Pour cela, il s’agit d’éviter une double erreur opposée : sédentaires et nomades, les partisans de l’enracinement et les adeptes du voyage, les plantes et les oiseaux. ll demeure que les fils d’Icare sont plus nombreux que les fils d’Antée. Dans le chœur de Médée, Sénèque reprochait déjà à Jason sa fascination pour le déracinement. Il en voyait l’expression dans cette invention antique : le bateau. Le confirmaient deux faits : Jason et les Argonautes dérobaient la Toison d’or protectrice d’une nation autre que la sienne ; Jason avait séduit une princesse qu’il transplante de sa Colchide natale en Thessalie puis à Corinthe.
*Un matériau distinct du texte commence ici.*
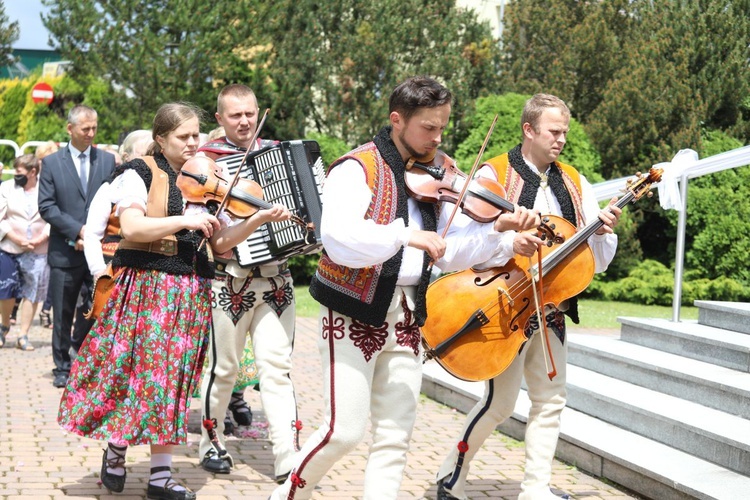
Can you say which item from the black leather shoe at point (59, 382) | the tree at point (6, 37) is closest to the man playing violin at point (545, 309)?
the black leather shoe at point (59, 382)

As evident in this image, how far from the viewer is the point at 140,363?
17.1ft

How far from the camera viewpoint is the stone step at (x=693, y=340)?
22.0 ft

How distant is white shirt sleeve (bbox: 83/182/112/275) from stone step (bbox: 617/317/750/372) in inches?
157

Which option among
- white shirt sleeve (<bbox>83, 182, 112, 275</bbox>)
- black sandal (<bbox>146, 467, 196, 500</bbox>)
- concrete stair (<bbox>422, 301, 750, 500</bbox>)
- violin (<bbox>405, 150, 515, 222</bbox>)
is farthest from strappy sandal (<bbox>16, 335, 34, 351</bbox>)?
violin (<bbox>405, 150, 515, 222</bbox>)

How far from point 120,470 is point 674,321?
14.5 ft

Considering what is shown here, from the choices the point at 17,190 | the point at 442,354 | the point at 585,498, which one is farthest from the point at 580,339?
the point at 17,190

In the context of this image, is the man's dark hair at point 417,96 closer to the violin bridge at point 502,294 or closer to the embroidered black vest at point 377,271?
the embroidered black vest at point 377,271

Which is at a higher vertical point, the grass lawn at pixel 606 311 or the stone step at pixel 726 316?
the stone step at pixel 726 316

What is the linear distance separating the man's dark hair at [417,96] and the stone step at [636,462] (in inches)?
95.0

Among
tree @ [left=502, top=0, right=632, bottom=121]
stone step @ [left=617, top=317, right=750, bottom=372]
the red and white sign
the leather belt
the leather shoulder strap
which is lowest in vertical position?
stone step @ [left=617, top=317, right=750, bottom=372]

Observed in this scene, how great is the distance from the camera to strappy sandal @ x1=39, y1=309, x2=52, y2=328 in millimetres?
12609

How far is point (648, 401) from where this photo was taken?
6.48 metres

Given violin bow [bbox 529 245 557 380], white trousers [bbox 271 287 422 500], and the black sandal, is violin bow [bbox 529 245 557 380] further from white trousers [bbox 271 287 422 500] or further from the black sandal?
the black sandal

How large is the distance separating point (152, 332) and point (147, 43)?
12.1 m
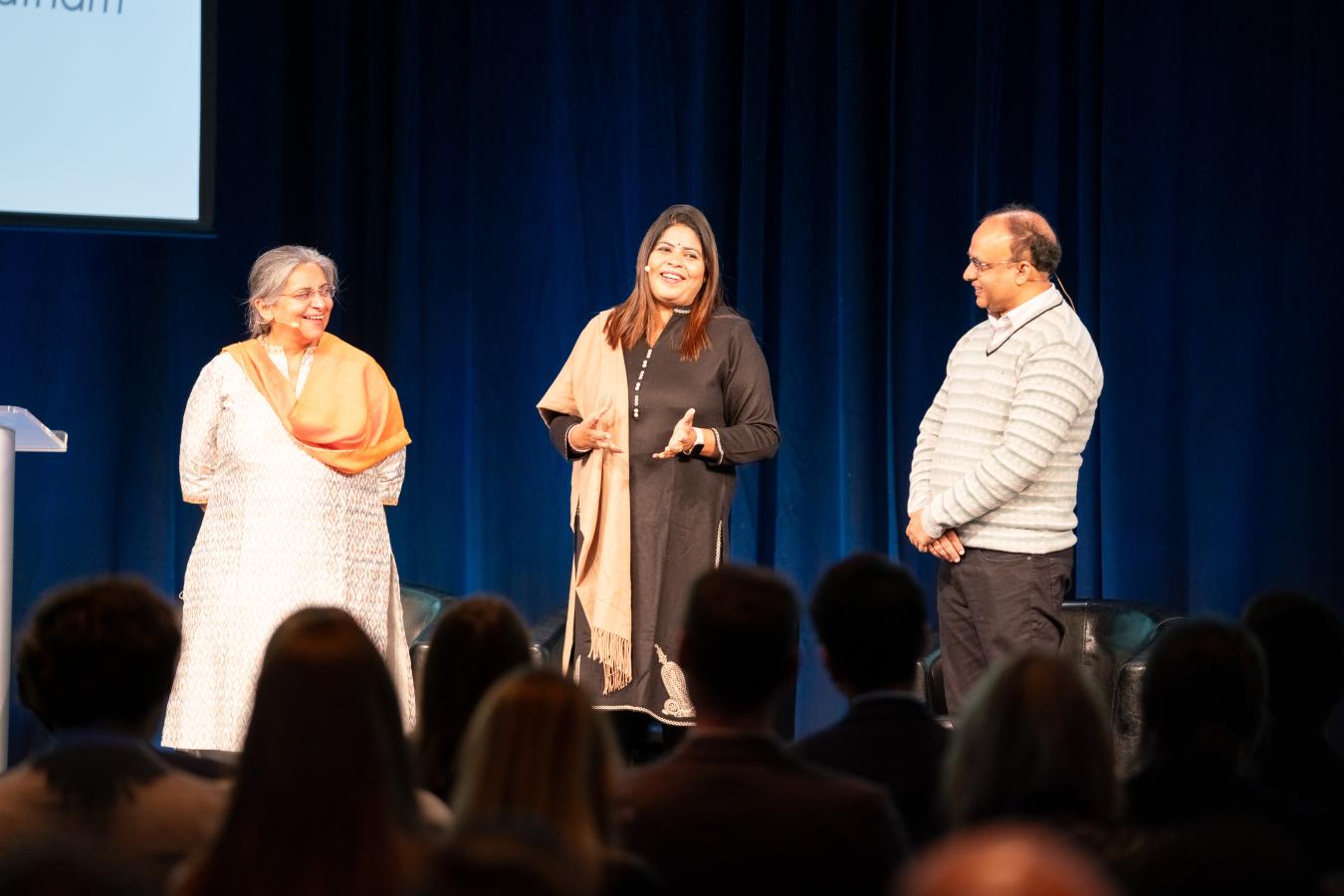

Et Sénèque chante ce mythe du nomadisme contre la stabilité à jamais blessée, oubliée : « Nos ancêtres ont connu le temps de l’innocence. / Ils étaient sans malice. / Chacun restait paisiblement chez soi […]. En ce temps-là, le monde était multiple, / Ailleurs était vraiment ailleurs. / Mais le vaisseau thessalien a rompu l’ordre établi / Et réduit le monde à n’être plus qu’un […]. Toutes les barrières ont été bousculées. / Sur les terres vierges on édifie des villes. / Le monde est sillonné de routes. / Tout bouge. / Rien n’est resté de l’ordre de jadis [2] ». Ainsi donc, la nostalgie du sol, les critiques anti-mondialisation n’auraient donc rien inventé ? Plus proche de nous, on trouve Heidegger qui regrettait l’Unheimlichkeit [3], l’exil originel (des romantiques). Et Nietzsche ne résume-t-il pas cette tentation dans la formule : « Ubi pater sum, ibi patria » ; or, la paternité est l’accomplissement du don 3 ; donc, trouver ses racines dans sa paternité, c’est nier son enracinement dans le don 1.

En positif, il faut redécouvrir que le texte biblique, loin de prôner le déracinement, promeut l’enracinement. Par exemple, le fameux appel fondateur d’Abraham, ne demande de quitter le pays originaire, « la maison de ton père » qu’au nom d’un autre « pays », celui « que je t’indiquerai » (Gn 12,1). La dynamique exodale s’achève à une terre promise et non pas dans un sans-terre.

Mais comment alors ne pas faire de cette terre une idole ? Comme pour la nature, la réponse ne tient pas dans la rature de cet enracinement, mais son redoublement : la terre n’est que le signe (et l’effet) d’un enracinement plus profond, en Dieu. Appliquant cette vérité à nous, l’auteur traduit : « Métaphysiquement, les Français de vieille souche sont encore des immigrés en France, puisque la France est avant tout la patrie de l’Éternel, étant créée par Lui et ayant vocation d’y conduire [4] ». L’auteur le montre à partir de plusieurs passages de l’Écriture : à l’instar de la nature, la terre est un don de Dieu, selon Dt 6,10-11, qui souligne la gratuité du pays que Dieu confie aux Israélites ; l’exil ne signifie pas le dépouillement de la terre, mais la désappropriation de ce que le Juif avait fini par posséder comme propre, pour lui permettre de la redécouvrir comme don du Très-Haut ; le sabbat de la terre qui demande le repos de celle-ci, selon un rythme hebdomadaire mais aussi tous les sept ans (Ex 23,10-11), a pour finalité de transformer le regard utilitaire vis-à-vis de la terre nourricière en regard contemplatif et eucharistique.

Pascal Ide

[1] Fabrice Hadjadj, « Un Ciel pour notre patrie », La terre chemin du Ciel, Saint-Victor-de-Morestel, Les Provinciales et Paris, Le Cerf, 2002.

[2] Sénèque, Médée, in Théâtre complet, II. Médée ; Hercule furieux ; Hercule sur l’Oeta ; Œdipe ; Les Phéniciennes, trad. Florence Dupont, coll. « Le spectateur français », Paris, Imprimerie nationale, 1992.

[3] Cf. Martin Heidegger, « Sérénité », trad. André Préau, Questions III, Paris, Gallimard, 1966.

[4] Fabrice Hadjadj, La terre chemin du Ciel, p. 59.